Text provided:
═══

Friday, October 12, 2012

Less excited by papers from non-US scientists?


Note the discussion of peer review of [Nobel prize winner] Yamanaka's journal articles that appears at californiastemcellreport:
Yamanaka and the Frailty of Peer Review
, including the text:


“More mysterious, given his standing in the field, is why two of Yamanaka's papers were among the 10 with the longest lags. In the most delayed of all, Yamanaka reported that the tumour-suppressing gene p53 inhibits the formation of iPS cells. The paper took 295 days to be accepted. It was eventually published by Nature in August 2009 alongside four similar studies. 'Yamanaka's paper was submitted months before any of the others,' complains Austin Smith at the University of Cambridge, UK, who coordinated the letter sent to leading journals.

“Yamanaka suggests that editors may be less excited by papers from non-US scientists, but may change their minds when they receive similar work from leading labs in the US. In this case, Hochedlinger submitted a paper similar to Yamanaka's, but nearly six months after him. Ritu Dhand, Nature's chief biology editor, says that each paper is assessed on its own merits. Hochedlinger says he was unaware of Yamanaka's research on p53 before publication.”


A comment was made to californiastemsellreport including reference to the previous IPBiz post: http://ipbiz.blogspot.com/2009/01/yamanaka-scooped-on-ips-stem-cell.html
[To date, californiastemcellreport declined to publish the comment.]

See also
The patent world of iPS (stem cells): Yamanaka, Bayer, and iZumi


**As a separate point, note a case on federal funding of stem cell research is being considered by the US Supreme Court.

═══

(Stored data)
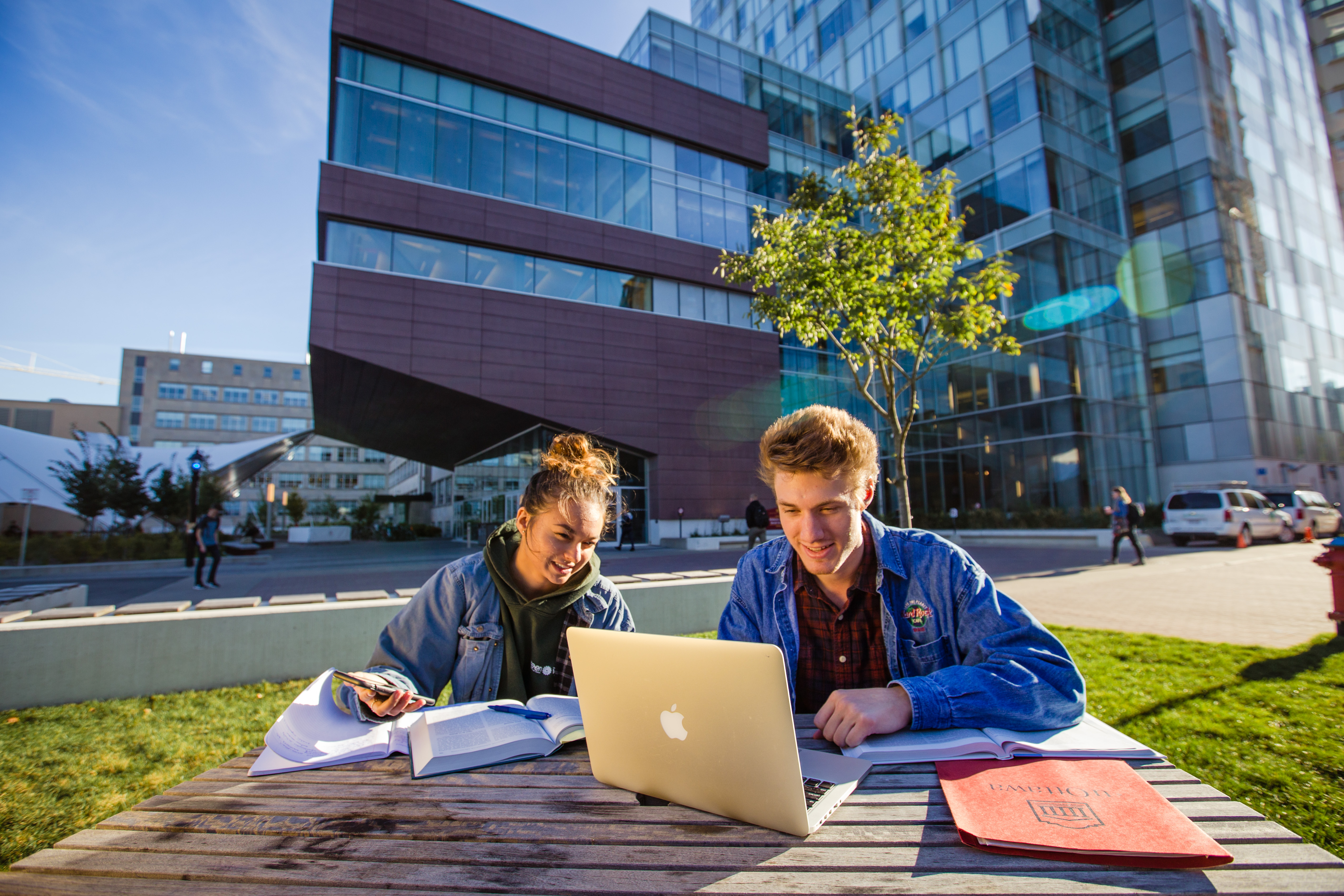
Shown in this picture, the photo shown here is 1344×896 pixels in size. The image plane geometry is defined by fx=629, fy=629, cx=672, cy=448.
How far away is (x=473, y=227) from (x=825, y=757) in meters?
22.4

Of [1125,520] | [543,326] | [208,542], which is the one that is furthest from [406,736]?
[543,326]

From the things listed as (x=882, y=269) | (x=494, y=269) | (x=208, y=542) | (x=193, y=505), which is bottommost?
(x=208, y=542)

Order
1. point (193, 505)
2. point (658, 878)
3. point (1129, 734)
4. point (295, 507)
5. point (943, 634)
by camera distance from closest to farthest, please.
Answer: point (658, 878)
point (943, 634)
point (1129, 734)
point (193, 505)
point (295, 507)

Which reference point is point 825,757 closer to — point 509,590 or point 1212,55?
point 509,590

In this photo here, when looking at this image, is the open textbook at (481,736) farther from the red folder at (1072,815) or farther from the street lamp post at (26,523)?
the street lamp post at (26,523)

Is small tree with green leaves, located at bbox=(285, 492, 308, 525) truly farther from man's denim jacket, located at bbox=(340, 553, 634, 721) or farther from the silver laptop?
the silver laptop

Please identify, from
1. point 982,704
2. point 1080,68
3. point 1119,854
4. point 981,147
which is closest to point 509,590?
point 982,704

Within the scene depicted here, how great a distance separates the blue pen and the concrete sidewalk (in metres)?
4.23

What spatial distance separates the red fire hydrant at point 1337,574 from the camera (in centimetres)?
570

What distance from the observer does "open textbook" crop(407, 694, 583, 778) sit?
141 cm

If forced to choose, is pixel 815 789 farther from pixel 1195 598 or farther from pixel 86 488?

═══

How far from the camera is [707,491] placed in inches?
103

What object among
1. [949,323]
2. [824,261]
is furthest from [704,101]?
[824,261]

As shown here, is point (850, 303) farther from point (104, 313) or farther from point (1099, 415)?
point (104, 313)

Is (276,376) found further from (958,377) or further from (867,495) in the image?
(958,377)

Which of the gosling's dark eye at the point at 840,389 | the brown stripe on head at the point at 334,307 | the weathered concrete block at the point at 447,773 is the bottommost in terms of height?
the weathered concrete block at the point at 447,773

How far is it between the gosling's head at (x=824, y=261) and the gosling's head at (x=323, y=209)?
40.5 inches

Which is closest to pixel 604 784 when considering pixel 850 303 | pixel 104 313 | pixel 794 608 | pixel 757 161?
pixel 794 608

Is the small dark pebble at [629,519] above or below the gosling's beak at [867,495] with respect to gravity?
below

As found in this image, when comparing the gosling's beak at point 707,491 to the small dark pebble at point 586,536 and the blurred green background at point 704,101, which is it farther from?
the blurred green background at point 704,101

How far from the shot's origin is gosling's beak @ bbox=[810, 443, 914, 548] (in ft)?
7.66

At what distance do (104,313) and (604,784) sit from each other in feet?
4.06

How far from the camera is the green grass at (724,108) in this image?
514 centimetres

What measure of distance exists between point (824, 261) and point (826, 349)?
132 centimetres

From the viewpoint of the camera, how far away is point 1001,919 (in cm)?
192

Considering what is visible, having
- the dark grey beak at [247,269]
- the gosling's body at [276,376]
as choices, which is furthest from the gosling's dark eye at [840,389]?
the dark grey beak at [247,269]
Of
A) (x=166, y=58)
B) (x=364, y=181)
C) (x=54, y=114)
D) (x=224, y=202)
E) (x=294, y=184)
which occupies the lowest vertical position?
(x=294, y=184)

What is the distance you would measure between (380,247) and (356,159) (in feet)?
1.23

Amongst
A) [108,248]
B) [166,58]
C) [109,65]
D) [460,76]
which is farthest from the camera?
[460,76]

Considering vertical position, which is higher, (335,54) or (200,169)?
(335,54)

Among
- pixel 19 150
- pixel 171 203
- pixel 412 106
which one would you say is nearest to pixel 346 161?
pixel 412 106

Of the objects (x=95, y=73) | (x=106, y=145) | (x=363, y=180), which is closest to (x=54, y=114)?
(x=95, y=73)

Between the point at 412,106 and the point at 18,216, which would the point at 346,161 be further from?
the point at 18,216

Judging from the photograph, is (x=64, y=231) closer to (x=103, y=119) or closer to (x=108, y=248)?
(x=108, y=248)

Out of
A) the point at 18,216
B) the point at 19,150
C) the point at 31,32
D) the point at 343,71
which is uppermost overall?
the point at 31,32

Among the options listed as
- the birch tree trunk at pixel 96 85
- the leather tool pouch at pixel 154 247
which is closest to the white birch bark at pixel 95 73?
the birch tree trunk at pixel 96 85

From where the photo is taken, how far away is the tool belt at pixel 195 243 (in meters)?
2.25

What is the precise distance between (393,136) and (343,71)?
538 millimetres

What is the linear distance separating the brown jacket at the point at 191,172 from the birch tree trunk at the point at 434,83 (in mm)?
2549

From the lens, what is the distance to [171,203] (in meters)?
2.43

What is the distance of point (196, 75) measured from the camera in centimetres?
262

═══

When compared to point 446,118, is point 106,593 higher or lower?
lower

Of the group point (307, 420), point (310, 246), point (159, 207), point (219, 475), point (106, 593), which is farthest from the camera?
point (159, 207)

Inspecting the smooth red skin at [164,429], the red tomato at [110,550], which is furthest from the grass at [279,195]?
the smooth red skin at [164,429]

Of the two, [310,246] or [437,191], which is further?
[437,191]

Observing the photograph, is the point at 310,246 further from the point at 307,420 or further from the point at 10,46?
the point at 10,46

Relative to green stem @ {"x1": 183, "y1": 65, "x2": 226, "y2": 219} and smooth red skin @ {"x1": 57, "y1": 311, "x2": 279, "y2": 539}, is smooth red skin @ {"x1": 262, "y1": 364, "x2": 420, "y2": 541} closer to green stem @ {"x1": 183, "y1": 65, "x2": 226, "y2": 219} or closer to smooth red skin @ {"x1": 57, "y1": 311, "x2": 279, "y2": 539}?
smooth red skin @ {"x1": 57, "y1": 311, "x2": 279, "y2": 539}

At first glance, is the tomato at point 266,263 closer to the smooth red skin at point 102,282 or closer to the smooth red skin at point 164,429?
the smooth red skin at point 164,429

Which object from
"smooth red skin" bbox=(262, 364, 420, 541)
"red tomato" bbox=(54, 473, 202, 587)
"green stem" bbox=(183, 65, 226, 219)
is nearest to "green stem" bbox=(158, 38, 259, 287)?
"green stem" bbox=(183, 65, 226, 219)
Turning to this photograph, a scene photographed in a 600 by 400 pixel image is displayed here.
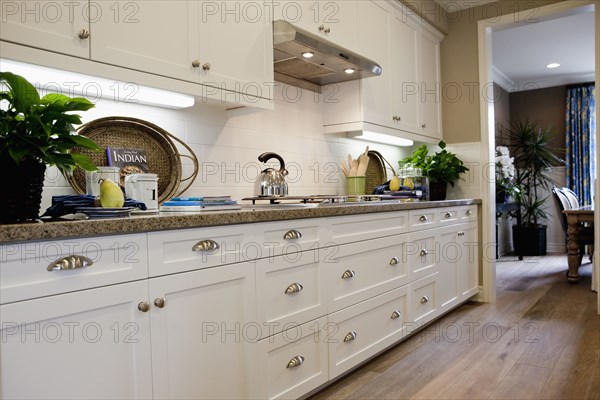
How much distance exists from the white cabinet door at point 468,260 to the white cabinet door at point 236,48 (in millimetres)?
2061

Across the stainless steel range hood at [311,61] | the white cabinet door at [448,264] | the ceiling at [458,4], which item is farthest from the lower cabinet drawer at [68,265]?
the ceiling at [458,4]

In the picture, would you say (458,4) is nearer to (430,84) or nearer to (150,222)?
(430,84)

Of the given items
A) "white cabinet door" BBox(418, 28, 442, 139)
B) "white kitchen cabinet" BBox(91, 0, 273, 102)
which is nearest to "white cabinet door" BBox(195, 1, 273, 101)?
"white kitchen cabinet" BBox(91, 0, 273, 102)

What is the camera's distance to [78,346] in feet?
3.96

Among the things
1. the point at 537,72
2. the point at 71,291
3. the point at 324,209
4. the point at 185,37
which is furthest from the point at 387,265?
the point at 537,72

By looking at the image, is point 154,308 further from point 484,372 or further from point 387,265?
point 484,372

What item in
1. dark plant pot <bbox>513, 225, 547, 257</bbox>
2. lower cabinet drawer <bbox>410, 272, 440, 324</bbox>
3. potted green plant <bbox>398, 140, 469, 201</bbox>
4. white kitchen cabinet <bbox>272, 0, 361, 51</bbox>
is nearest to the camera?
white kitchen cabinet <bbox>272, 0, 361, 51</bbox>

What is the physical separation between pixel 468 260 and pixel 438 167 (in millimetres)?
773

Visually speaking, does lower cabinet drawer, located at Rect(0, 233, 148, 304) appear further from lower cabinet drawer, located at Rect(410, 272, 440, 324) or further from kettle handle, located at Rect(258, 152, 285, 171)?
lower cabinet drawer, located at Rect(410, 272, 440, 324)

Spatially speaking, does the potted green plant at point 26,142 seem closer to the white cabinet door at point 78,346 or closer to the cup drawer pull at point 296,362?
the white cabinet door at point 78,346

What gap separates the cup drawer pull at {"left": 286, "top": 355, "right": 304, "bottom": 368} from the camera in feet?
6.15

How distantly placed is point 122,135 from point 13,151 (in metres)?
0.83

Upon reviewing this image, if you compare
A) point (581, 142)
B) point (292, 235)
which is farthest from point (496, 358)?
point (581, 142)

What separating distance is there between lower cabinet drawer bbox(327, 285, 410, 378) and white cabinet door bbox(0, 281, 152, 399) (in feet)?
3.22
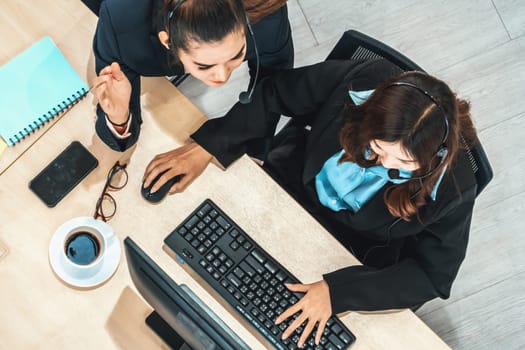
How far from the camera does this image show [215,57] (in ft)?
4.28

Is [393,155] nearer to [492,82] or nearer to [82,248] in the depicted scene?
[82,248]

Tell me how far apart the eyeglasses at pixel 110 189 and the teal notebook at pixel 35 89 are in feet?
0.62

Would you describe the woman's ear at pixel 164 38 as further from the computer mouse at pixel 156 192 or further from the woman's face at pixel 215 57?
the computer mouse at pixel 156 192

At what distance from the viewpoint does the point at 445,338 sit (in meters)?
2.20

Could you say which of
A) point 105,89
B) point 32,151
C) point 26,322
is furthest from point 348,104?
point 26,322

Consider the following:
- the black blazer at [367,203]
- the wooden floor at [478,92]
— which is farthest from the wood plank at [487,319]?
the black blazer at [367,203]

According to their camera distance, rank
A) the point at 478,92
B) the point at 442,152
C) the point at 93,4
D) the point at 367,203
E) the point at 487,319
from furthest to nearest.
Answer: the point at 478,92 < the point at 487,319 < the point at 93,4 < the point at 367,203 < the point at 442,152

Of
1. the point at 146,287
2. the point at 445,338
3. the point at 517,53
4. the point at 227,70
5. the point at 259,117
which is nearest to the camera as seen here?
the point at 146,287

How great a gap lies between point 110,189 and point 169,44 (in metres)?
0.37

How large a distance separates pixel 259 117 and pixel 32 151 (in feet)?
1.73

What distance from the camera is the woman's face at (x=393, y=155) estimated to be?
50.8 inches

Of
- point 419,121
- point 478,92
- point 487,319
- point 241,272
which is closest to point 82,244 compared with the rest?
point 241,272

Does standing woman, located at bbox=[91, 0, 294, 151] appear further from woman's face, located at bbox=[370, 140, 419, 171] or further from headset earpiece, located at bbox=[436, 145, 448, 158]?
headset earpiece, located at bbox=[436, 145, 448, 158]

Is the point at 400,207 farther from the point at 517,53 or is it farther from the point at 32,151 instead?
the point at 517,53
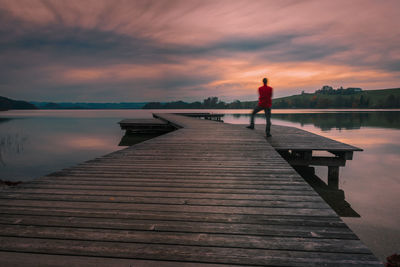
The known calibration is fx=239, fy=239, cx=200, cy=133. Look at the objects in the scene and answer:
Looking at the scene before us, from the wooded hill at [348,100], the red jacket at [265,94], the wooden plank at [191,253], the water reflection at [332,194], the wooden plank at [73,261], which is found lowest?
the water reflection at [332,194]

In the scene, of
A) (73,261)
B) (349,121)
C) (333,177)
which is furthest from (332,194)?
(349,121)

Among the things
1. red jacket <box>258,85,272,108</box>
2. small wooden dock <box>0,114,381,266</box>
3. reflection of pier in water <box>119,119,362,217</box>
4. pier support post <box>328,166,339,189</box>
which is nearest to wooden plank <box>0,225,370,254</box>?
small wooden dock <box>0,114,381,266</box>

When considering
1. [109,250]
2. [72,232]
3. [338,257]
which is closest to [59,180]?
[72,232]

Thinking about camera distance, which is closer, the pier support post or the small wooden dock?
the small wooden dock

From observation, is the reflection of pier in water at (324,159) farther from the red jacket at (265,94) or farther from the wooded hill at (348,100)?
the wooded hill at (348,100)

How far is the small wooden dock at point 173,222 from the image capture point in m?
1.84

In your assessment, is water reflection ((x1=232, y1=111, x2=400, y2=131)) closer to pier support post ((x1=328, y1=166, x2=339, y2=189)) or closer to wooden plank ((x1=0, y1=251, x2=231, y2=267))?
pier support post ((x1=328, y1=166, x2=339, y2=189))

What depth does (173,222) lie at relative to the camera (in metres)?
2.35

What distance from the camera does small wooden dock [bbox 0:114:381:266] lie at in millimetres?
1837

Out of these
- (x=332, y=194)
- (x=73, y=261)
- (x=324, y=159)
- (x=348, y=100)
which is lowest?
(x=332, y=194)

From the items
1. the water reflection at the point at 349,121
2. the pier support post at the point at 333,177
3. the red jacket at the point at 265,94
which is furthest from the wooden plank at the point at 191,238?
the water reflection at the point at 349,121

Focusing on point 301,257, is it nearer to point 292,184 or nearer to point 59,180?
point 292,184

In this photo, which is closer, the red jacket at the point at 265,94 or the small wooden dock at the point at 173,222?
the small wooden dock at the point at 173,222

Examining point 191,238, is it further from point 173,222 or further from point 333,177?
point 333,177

═══

What you need to do:
**A)** According to the post about peer review of Yamanaka's papers, how many days did it take for his paper on p53 and iPS cells to be accepted?
**B)** Quote the post about peer review of Yamanaka's papers, starting at "Less excited by papers from non-US scientists?" and ending at "to leading journals.".

Answer list:
**A)** It took 295 days.

**B)**
Less excited by papers from non-US scientists?


Note the discussion of peer review of [Nobel prize winner] Yamanaka's journal articles that appears at californiastemcellreport:
Yamanaka and the Frailty of Peer Review
, including the text:


“More mysterious, given his standing in the field, is why two of Yamanaka's papers were among the 10 with the longest lags. In the most delayed of all, Yamanaka reported that the tumour-suppressing gene p53 inhibits the formation of iPS cells. The paper took 295 days to be accepted. It was eventually published by Nature in August 2009 alongside four similar studies. 'Yamanaka's paper was submitted months before any of the others,' complains Austin Smith at the University of Cambridge, UK, who coordinated the letter sent to leading journals.